TORONTO _ The Canadian dollar advanced Tuesday amid higher prices for oil and gold.
The loonie rose 0.23 of a cent to 87.32 cents US.
The currency slid almost four-tenths of a cent Monday to a five-year low as oil tumbled almost US$3. Prices were pressured by weak trade data from China that further depressed demand prospects and a report from Morgan Stanley that suggested prices for Brent crude, an international benchmark, could fall to as low as US$43 a barrel next year.
On Tuesday, the January crude contract in New York gained 66 cents to US$63.71 a barrel.
Oil prices have fallen a long way since averaging around US$105 a barrel mid-summer. But that was when prices were elevated by a more optimistic take on the global economy and geopolitical worries. But prices have slid since then as those concerns faded, the economic mood darkened and markets are now trying to work out a huge imbalance in supply and demand, made even more troublesome by the decision by the OPEC oil cartel to leave production levels unchanged.

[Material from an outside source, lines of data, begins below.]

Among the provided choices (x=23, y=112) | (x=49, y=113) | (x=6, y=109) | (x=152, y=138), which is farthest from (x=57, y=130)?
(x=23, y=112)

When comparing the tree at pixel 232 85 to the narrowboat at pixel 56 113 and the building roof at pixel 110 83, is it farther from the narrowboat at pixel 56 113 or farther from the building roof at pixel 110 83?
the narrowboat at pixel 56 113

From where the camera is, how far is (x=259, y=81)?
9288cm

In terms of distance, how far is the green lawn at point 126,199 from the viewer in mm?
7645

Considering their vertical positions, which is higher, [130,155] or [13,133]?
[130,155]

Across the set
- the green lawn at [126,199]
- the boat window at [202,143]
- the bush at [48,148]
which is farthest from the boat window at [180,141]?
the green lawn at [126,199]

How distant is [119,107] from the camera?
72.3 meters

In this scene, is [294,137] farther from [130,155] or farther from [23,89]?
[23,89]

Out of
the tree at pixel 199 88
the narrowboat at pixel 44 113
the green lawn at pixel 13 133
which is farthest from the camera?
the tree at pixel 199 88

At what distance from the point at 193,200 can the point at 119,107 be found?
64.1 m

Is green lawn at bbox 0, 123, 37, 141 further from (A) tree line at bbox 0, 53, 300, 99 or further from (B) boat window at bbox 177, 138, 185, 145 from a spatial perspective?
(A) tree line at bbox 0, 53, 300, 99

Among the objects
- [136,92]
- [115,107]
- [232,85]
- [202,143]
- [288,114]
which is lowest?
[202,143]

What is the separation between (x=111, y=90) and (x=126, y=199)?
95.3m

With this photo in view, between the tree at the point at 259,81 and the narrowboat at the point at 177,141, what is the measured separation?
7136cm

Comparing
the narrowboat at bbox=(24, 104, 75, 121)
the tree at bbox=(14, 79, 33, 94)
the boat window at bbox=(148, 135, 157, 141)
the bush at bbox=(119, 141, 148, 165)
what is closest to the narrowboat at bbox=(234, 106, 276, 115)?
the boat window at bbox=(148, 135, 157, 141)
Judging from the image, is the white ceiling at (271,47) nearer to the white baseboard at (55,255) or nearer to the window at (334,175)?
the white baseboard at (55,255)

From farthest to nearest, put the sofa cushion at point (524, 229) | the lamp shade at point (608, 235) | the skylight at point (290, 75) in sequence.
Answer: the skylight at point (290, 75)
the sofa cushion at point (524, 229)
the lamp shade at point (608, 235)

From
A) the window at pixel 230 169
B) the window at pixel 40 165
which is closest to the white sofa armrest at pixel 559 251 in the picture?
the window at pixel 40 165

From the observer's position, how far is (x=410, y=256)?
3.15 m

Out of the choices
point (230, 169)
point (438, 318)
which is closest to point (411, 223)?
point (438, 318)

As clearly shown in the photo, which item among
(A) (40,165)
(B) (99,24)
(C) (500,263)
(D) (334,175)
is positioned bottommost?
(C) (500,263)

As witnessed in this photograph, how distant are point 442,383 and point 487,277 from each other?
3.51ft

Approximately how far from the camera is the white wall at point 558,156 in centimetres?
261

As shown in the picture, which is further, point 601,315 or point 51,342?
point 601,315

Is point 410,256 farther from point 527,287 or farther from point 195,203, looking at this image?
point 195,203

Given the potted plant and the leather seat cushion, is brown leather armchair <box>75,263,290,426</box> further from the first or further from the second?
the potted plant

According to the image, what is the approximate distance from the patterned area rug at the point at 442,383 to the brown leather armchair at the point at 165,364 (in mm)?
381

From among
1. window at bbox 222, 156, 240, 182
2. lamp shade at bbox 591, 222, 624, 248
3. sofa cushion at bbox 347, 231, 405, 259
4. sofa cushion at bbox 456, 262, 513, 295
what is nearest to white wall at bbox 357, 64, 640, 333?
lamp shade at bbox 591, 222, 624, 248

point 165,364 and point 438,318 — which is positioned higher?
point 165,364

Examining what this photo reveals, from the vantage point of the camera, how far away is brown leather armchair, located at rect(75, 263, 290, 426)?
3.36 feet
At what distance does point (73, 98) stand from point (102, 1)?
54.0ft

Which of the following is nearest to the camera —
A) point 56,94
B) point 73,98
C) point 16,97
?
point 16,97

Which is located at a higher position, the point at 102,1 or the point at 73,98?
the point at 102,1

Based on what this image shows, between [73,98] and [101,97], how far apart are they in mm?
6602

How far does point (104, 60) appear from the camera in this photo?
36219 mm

Falling prices have helped drive the loonie lower as investors worry about the negative spinoff effects of lower crude on the Canadian economy, including bank lending and house prices. Elsewhere on the commodity markets, February gold gained $21.90 to US$1,216.80 an ounce while March copper dipped a penny to US$2.88 a pound.
Meanwhile, Fed concerns were back on the front burner ahead of the central bank's meeting on interest rates next week. The Wall Street Journal said Fed officials will likely affirm a plan to start raising short-term interest rates in 2015 and are debating eliminating a key phrase _ that rates will stay low for ``a considerable time.''
This report comes on the heels of data released last Friday that showed much better than expected job creation last month.